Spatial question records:
--- START ---

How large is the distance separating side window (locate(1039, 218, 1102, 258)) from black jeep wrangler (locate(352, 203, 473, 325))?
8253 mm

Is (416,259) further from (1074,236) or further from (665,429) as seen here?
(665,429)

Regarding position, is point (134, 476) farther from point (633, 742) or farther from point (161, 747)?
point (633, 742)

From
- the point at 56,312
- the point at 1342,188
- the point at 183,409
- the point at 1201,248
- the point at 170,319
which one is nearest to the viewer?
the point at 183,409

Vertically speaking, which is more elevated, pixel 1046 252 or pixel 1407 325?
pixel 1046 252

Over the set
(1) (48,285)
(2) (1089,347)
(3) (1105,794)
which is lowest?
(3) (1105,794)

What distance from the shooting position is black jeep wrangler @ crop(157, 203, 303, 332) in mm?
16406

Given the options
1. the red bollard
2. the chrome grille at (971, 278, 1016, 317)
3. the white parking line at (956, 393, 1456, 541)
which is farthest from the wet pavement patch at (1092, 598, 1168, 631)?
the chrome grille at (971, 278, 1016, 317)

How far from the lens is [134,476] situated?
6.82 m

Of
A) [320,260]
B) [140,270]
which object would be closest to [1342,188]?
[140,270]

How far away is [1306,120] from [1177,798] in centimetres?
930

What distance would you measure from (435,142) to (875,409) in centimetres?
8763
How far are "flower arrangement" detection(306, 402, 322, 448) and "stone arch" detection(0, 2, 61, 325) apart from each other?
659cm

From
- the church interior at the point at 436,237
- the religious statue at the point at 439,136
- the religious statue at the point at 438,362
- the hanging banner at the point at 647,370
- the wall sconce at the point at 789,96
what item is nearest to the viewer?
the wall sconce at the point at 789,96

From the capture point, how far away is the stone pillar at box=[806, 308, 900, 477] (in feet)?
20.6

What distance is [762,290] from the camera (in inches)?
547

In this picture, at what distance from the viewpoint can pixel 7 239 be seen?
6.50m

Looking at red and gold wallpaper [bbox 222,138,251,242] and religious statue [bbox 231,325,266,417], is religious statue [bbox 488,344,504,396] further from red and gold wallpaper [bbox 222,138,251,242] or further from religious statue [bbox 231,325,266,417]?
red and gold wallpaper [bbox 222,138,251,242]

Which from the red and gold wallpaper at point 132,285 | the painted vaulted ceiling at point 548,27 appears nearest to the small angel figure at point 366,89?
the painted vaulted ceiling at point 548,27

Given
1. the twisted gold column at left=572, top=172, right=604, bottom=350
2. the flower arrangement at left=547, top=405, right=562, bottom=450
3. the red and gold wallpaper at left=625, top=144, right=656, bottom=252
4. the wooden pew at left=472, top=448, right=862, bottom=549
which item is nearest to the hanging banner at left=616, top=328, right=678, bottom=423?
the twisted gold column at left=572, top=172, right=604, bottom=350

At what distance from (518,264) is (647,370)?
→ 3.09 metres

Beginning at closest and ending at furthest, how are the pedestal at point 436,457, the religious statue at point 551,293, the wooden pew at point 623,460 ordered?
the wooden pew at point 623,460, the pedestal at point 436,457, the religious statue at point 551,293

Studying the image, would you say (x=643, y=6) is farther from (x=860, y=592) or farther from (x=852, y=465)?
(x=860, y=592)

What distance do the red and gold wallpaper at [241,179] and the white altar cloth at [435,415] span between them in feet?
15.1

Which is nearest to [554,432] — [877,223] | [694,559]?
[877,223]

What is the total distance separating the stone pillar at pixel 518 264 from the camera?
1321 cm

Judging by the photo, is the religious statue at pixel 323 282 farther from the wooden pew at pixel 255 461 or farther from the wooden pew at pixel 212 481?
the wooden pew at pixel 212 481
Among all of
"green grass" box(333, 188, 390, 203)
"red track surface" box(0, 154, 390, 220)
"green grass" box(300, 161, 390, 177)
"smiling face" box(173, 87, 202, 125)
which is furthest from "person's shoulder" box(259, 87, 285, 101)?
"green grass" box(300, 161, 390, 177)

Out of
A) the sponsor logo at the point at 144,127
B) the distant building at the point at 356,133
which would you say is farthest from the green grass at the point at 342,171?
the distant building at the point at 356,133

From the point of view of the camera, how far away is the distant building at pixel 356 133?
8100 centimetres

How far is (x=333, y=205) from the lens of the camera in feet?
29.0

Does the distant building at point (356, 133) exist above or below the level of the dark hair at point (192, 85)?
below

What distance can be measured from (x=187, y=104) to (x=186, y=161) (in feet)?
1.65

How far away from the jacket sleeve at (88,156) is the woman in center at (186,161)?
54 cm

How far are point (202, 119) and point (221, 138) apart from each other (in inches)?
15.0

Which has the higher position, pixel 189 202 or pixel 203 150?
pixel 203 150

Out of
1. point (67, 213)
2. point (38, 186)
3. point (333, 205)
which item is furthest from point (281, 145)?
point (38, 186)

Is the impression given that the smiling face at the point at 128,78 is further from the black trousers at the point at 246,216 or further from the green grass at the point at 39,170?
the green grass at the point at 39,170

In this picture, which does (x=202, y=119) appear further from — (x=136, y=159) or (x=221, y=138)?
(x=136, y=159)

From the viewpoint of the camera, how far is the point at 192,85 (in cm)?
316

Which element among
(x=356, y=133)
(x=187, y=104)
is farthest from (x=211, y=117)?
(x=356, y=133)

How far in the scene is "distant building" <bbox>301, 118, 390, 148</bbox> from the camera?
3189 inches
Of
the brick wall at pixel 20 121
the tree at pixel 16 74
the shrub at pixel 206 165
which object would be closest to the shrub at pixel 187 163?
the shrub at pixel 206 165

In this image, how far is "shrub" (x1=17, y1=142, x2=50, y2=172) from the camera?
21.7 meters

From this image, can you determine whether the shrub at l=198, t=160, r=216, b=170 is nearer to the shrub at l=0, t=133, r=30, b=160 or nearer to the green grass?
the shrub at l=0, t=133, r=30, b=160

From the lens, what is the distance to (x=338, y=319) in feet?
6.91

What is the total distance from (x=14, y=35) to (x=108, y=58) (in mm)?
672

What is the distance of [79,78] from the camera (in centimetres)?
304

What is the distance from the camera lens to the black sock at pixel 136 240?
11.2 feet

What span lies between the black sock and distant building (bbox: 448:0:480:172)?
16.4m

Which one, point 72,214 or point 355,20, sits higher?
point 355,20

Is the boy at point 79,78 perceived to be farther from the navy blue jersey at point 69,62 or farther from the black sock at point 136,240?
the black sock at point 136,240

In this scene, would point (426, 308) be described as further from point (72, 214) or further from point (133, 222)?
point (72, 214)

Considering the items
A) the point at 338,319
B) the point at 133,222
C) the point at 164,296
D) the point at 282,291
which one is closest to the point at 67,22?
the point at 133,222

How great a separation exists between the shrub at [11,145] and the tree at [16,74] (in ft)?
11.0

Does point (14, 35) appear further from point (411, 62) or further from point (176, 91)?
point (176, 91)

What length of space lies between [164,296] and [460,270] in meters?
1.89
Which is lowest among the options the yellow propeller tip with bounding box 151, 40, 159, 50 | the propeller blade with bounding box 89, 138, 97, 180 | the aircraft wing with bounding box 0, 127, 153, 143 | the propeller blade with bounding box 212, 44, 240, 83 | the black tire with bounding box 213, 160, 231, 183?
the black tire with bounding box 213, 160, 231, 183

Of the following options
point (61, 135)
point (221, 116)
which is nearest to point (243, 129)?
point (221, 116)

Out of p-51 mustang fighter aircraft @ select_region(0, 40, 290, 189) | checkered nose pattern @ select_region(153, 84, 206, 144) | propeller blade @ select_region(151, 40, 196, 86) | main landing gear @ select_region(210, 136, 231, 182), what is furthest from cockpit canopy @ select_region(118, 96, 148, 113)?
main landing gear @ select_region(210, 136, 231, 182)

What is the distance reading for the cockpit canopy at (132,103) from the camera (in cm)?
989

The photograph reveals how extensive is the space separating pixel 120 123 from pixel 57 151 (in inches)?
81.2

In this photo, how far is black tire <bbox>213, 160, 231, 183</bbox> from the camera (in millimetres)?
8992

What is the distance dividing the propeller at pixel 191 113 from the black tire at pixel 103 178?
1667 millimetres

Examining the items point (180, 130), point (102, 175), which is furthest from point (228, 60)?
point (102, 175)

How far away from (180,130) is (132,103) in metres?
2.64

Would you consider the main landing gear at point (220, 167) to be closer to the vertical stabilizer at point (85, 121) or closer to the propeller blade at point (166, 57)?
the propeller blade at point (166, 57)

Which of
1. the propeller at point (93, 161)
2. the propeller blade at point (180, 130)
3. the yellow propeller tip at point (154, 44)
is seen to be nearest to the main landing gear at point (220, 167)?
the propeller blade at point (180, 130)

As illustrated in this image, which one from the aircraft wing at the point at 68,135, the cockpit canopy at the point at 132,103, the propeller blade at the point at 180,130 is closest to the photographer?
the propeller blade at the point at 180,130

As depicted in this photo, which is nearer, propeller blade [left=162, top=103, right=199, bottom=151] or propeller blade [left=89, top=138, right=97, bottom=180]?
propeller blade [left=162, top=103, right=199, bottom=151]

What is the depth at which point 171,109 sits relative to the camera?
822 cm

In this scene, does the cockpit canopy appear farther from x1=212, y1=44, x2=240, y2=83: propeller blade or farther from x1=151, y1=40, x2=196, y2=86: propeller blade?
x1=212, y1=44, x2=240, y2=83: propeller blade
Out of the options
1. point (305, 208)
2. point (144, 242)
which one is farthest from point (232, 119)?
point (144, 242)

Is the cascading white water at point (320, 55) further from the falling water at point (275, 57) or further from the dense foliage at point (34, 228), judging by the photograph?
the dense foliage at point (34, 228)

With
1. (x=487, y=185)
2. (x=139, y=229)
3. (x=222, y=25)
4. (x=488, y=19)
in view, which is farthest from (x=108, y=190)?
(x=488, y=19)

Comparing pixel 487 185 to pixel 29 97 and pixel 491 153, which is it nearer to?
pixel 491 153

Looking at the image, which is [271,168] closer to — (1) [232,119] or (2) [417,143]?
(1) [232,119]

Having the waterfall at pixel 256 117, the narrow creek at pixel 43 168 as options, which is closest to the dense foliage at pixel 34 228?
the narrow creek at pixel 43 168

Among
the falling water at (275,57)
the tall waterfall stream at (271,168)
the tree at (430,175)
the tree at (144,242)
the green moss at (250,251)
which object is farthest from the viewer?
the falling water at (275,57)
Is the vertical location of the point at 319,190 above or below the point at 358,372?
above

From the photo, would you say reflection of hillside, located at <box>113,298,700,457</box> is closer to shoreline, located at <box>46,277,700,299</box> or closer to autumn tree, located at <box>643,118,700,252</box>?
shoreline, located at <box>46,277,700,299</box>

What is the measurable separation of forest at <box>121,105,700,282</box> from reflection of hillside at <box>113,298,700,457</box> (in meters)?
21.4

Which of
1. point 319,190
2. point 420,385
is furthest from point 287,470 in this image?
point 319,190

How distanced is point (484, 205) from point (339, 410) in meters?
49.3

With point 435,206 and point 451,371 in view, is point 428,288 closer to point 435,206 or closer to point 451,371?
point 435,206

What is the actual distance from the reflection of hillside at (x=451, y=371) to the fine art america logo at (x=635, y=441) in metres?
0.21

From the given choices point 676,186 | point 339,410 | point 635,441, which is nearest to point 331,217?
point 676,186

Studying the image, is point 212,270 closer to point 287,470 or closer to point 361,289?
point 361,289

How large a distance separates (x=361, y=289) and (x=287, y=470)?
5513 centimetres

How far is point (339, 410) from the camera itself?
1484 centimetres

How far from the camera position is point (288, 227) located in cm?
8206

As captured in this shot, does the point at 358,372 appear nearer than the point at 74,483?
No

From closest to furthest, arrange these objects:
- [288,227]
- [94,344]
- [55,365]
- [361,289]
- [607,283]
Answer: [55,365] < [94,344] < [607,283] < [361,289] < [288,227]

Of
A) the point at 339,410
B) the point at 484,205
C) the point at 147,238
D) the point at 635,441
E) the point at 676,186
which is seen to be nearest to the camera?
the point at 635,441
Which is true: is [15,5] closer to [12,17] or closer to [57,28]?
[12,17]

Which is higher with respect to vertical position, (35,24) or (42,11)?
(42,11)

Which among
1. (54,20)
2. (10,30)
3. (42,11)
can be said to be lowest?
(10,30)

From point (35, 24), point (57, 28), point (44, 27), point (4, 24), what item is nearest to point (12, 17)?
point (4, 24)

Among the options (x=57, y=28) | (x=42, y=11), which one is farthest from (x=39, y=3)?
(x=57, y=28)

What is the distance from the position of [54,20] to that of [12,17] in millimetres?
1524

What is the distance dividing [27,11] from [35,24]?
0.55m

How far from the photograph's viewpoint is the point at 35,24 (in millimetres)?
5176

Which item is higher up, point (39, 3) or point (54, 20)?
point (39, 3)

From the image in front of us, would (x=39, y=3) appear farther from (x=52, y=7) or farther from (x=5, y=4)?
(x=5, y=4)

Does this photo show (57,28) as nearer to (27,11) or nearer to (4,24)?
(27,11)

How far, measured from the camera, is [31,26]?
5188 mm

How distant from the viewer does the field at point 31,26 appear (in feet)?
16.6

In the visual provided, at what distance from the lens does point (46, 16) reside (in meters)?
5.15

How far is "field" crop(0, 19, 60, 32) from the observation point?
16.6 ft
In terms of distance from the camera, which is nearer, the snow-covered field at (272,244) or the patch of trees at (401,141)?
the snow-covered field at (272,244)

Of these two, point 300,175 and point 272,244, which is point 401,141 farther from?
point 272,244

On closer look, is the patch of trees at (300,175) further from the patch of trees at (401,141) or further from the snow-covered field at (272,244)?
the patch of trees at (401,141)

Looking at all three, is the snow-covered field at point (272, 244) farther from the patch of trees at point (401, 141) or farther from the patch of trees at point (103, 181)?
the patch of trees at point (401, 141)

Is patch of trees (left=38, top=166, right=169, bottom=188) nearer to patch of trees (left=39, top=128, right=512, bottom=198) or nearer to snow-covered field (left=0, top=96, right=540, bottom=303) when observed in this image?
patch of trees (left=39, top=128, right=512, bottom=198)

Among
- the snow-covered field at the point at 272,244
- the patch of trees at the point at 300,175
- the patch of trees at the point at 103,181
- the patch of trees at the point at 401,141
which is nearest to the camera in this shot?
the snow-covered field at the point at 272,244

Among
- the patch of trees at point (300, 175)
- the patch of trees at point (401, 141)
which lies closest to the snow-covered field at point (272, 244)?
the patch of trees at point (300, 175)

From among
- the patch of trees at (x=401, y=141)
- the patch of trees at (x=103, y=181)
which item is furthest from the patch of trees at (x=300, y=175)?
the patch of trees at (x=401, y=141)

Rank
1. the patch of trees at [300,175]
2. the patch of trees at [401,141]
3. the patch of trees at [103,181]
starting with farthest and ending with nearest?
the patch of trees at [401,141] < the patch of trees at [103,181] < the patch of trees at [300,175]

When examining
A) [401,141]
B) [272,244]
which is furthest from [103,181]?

--- END ---

From the line that contains "When examining" down to the last line of the listing above, repeat each line exactly, and include nothing else.

● **ANSWER FOR THIS EXERCISE**
When examining
A) [401,141]
B) [272,244]
which is furthest from [103,181]?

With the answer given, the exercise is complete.